News 12 at 11 o'clock / Monday, Aug. 13, 2012
AUGUSTA, Ga. -- The first day of class is in the books in Richmond County.
You may have noticed the school buses coming down your streets, but if you drove down Central Avenue, you would have found Dawnya Richard waiting for hours.
She was waiting since 2:45 p.m. for her daughter, Taleem, to get home from the new Lamar-Milledge Elementary.
"She's 7 and she's probably panicking and hungry," Richard said.
Cars drove by and so did buses Monday afternoon.
"And the bus drivers are waving at us and we're waving back," she said.
But still no Taleem.
Veronica Lyons was waiting, too.
"We're trying to track down our children. Where to get them? My husband is dropping them off in one spot and I'm at another," she said.
Every year, transportation officials work to iron out first day kinks.
"They've been working these kinks out since my daughter was in Pre-K; how long are they going to be working out these kinks?" Richard said.
We took those questions to Richmond County School Transportation Director Jimmie Wiley.

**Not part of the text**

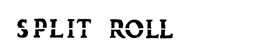 SPLIT ROLL trademark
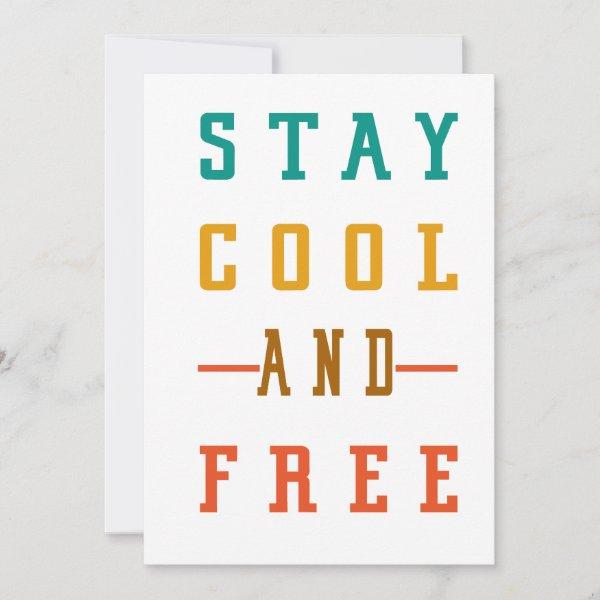 stay cool and free holiday card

"The first thing we do is ask them [parents] to calm down. This is what we go through, we are doing everything humanly possible to get our kids to school on time," Wiley said.

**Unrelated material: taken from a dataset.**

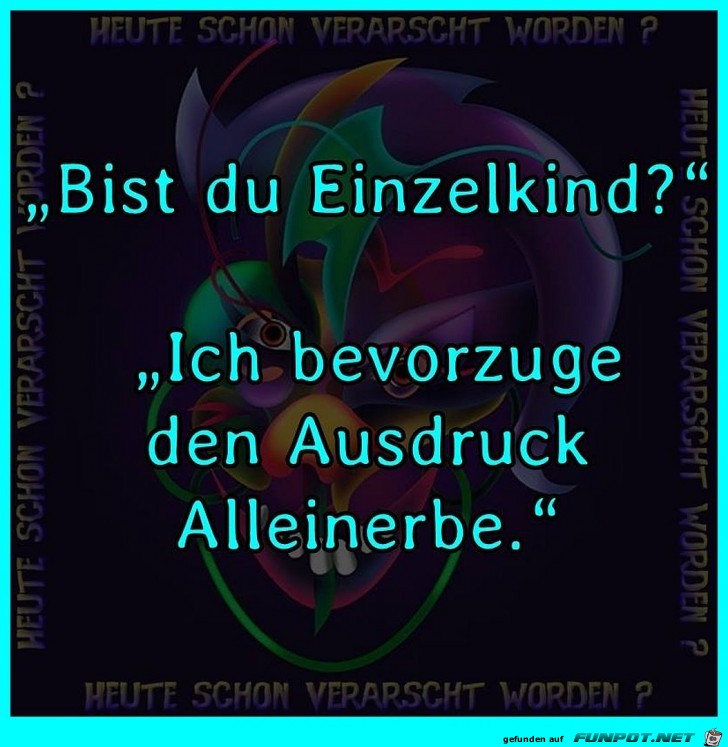 Einzelkind Einzelkind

They also want them home on time, too.
It took a few hours, but 7-year-old Taleem eventually made it home.
"I didn't know if I was going to see mom, but I kept telling them to turn around," she said.
For Richard, she says she just hopes this isn't a start to a bumpy road.
"You have dropped the ball again, you have dropped the ball again," she said.
Transportation officials ask parents to be patient and make sure to have ID information on their child or on their backpacks.